Exercise ▸ Print out the full listing exactly as it reads.

Given records ▸
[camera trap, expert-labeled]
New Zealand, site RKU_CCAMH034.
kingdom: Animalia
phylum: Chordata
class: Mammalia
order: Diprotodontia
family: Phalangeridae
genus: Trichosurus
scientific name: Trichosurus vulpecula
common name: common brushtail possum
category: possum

Result of this exercise ▸
[camera trap, expert-labeled]
New Zealand, site RKU_CCAMH034.
kingdom: Animalia
phylum: Chordata
class: Mammalia
order: Diprotodontia
family: Phalangeridae
genus: Trichosurus
scientific name: Trichosurus vulpecula
common name: common brushtail possum
category: possum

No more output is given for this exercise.